Apparently a traditional Cuban dish, Moro de habichuelas negras is black beans and rice all mixed together in one pot to cook. The word “Moro” means “Moor” (think: Othello) and thus refers to the black beans. Moros y Cristianos — Moors and Christians — is another name for this dish I’m come across, cristianos referring to the white rice. What these names intimate is the history behind the Muslim-Christian encounters in Spain and North Africa, a history transported to the Caribbean and commemorated by food. In my interpretation, though, this isn’t just a story of conflict, but of ultimately merging together. Moro needs both elements to be this tasty, and as a product of the US and the Dominican Republic (a blend in its own right), I’m all for mixing.
The recipe I adapted this from says it yields four servings… maybe four HUGE servings, but I decided to keep this proportion of ingredients because this dish keeps well both in the fridge and in the freezer It microwaves really well (just sprinkle a little water on top beforehand), and is perfect for a quick lunch, part of dinner, or in a burrito.
4 cups white rice
2 cups cooked black beans (going with a can of Goya makes this faster, but you can also follow my own Dominican bean recipe)
6 cups water
1 Tablespoon tomato paste
a few slices of green bell pepper
pinch of oregano
1/2 teaspoon garlic, minced
1 teaspoon parsley, finely chopped
1 teaspoon cilantro, finely chopped
1/2 Tablespoon salt (to taste)
1. If you aren’t using a can of beans, cook them a la Dominicana. I usually try and make a big batch and freeze whatever I’m not going to use since it does take a while. Skip step 2 if you use the recipe I linked to.
2. In a large pot, heat about 1 Tablespoon of canola oil on medium heat. Add bell pepper, oregano, parsley, cilantro and garlic, saute for a minute. Add cooked beans and tomato paste, and stir to combine all the flavors.

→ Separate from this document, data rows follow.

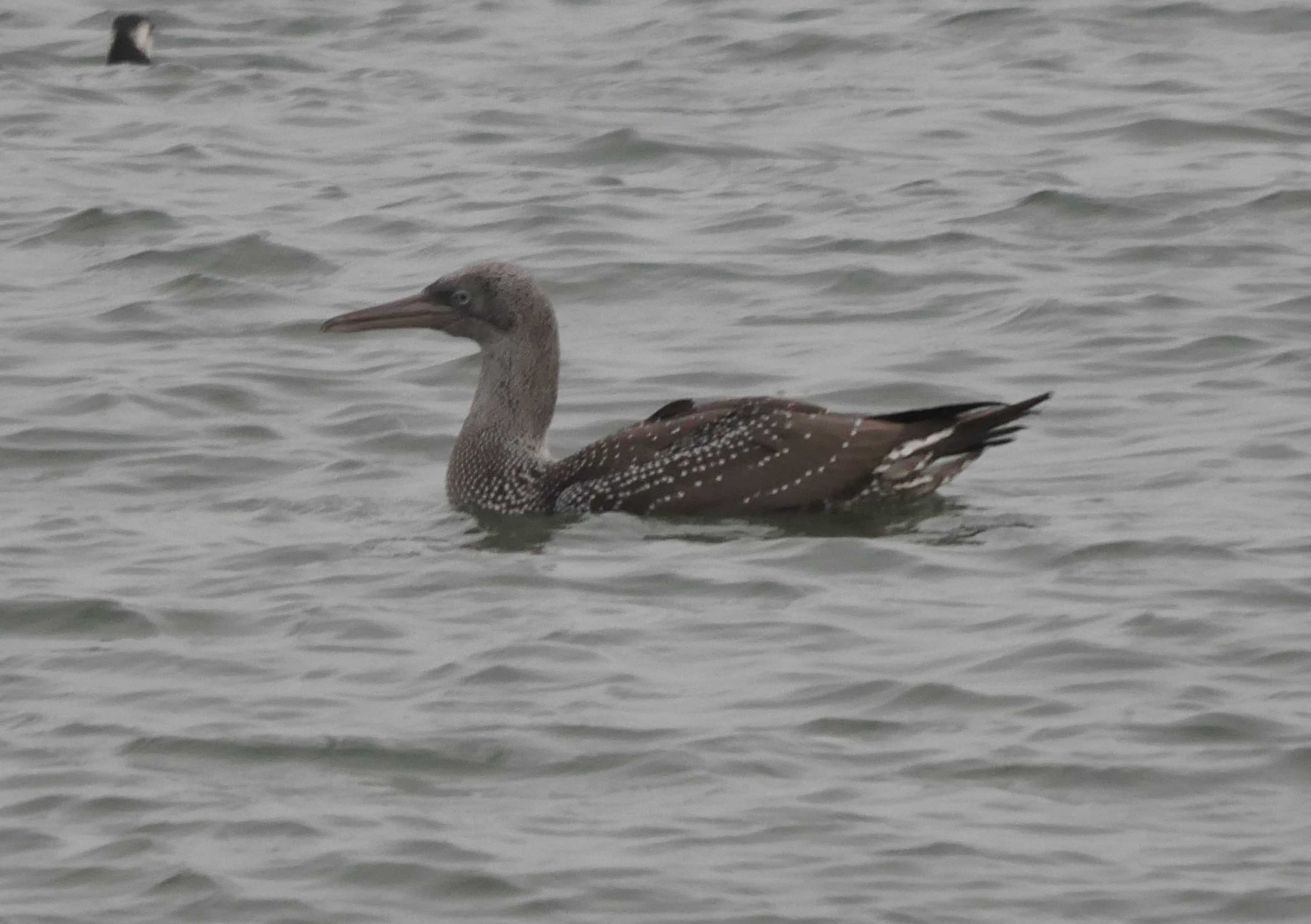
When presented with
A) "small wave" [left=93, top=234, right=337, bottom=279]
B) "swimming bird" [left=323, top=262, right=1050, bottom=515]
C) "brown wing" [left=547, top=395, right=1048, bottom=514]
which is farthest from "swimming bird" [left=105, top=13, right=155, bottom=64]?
"brown wing" [left=547, top=395, right=1048, bottom=514]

3. Add water and rice to your pot, as well as the salt. Stir to combine and let it all come to a boil. Stir occasionally to keep from sticking. When the surface water has evaporated, stir once more and cover with a tight fitting lid.
4. Set the heat to low, and simmer for about 20 minutes. Uncover, stir, and then cover your pot again. Turn off the heat and wait an additional 5 minutes — the steam will unstick the rice from the pot!